Тупо глядя на снова собранный «Тип 54», лежащий на газетном листе как милитаристский натюрморт, Алексей задумался, что еще можно сделать. От усталости он был как пьяный, но это почему-то не помогло. Так ничего и не придумав, он просидел в той же позе еще минуты две, когда дверь распахнулась и в освещенную комнату вошел майор-зенитчик, несущий на плече обвисший тюфяк. Оглядев все вокруг и только мельком кивнув моряку, майор бросил тюфяк в угол, посмотрел на наручные часы, снял ватник, растянутый синий свитер и грязные сапоги и тут же рухнул. Погасить свет он не потребовал, только небрежно прикрыл голову рукой и полуотвернулся. Устал он явно так, что ему было все равно. Испытывая неловкость, Алексей вщелкнул обойму на место, убедился, что сделанная где-то в Пекине или Шанхае копия «ТТ» не находится на боевом взводе, и щелкнул выключателем, погрузив комнату в темноту. На ощупь он двинулся в тот угол, где стояла его кровать, наткнулся, больно ударившись голенью, на табурет, столкнул его с дороги, загремев и чертыхнувшись, и только нащупав невысокую койку, сунул пистолет на его законное место – под сплющенную подушку.

Когда он лег, «панцирная», как такую было принято называть, матрасная сетка заскрипела и защелкала, заставив его еще раз выругаться про себя. Уже лежа, накрывшись почти не удерживающим тепло тонким и колючим одеялом, Алексей с отвращением подумал, что теперь даже ворочатся будет нельзя – придется просто лежать с открытыми глазами, дожидаясь рассвета, который принесет возможность реабилитироваться перед земляками за свое дурацкое стояние у пулемета.

Немедленно после того, как эта мысль мелькнула у нею и голове, он и уснул. И проснулся, судя по ощущениям, так же почти немедленно.

– Тревога! – проорал солдат, буквально подпрыгивающий посередине комнаты, трясущий чье-то лежащее в углу тело. Тут же в комнату ворвался Ли с портупеей в руках.

– Товарищ военный советник!…

Увидев, что Алексей уже вскочил и торопливо напяливает куртку, Ли заткнулся и потратил секунду, чтобы опоясаться и отладить положение кобуры на своем поясе. Солдат уже куда то исчез, и майор-зенитчик, дико оглядываясь, торопливо одевался. Они столкнулись с Алексеем взглядами, и тот поразился, как он мог его не узнать. Спросонья, но все равно. Крокодилье выражение на лице майора за ночь никуда не делось.

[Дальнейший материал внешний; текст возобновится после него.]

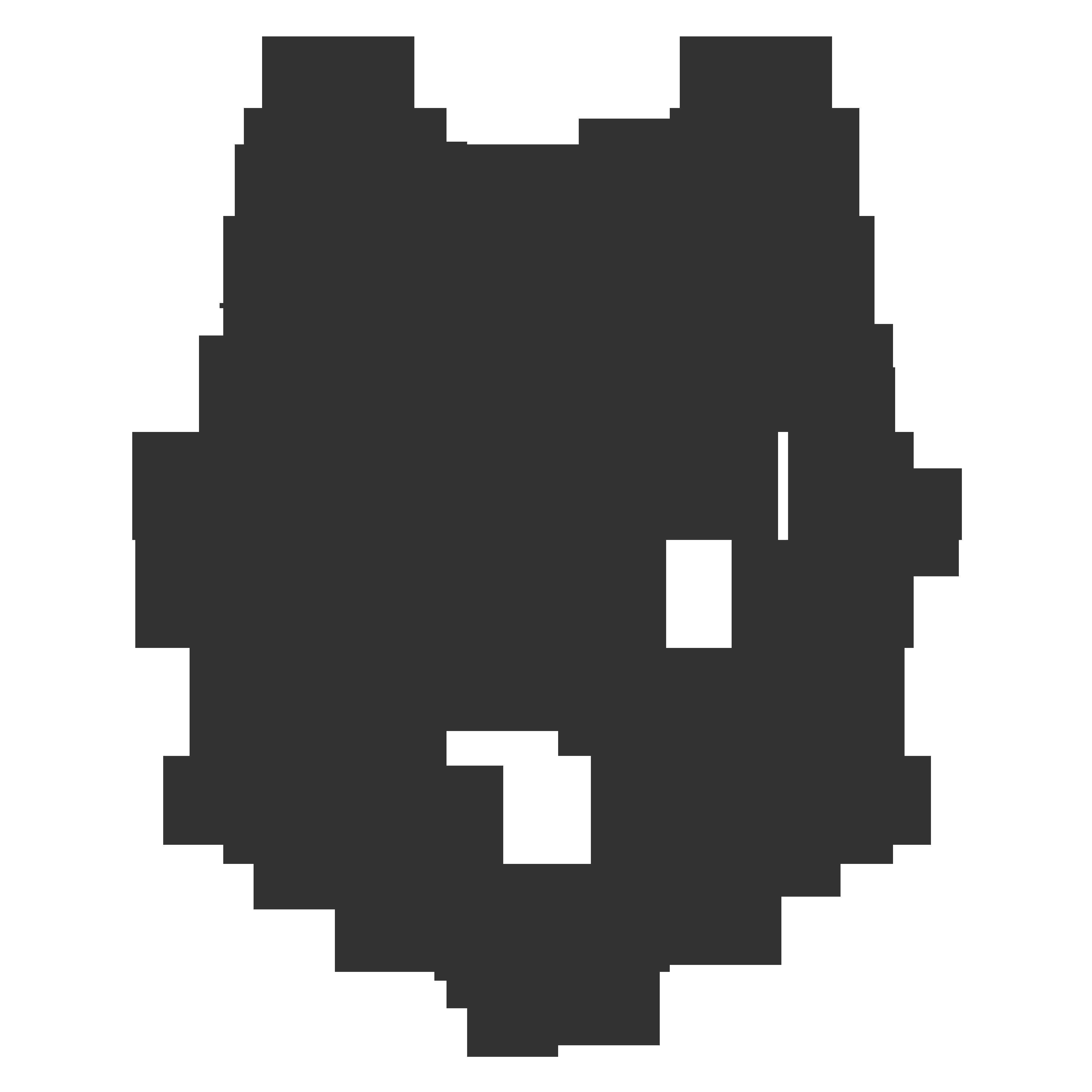 Lobo - PNG Lobo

– Ну что, допрыгались? – оскалившись, высказался зенитчик. – А я вечера как чувствовал. Развернули все-таки, не понадеялись на армию!

Алексей не понял, но переспрашивать было некогда. Едва не столкнувшись плечами в дверях, они вылетели из комнаты. Ли бежал впереди, пытаясь что-то невнятно орать на ходу, но во рту у переводчика-китайца было как горячей кашей набито, и капитан-лейтенант не понял ни слова. Несколько прыжков по ступеням – и вот уже двор, утоптанная, выметенная от снега площадка перед флагштоком. Только тут, поняв, что темнота едва-едва «стронулась», Алексей сообразил взглянуть на часы. Было 6 часов без четверти. Для подъема рано, для нормального рассвета тоже. «Ночники»? Для них поздно.

– Сколько?! – проорал кто-то в темноте.

– Минут десять! – ответил высокий, злой голос. Принадлежать он мог мальчишке-подростку, но поскольку таковых в батареях точно не было, то скорее всего это был все же как минимум восемнадцатилетний боец.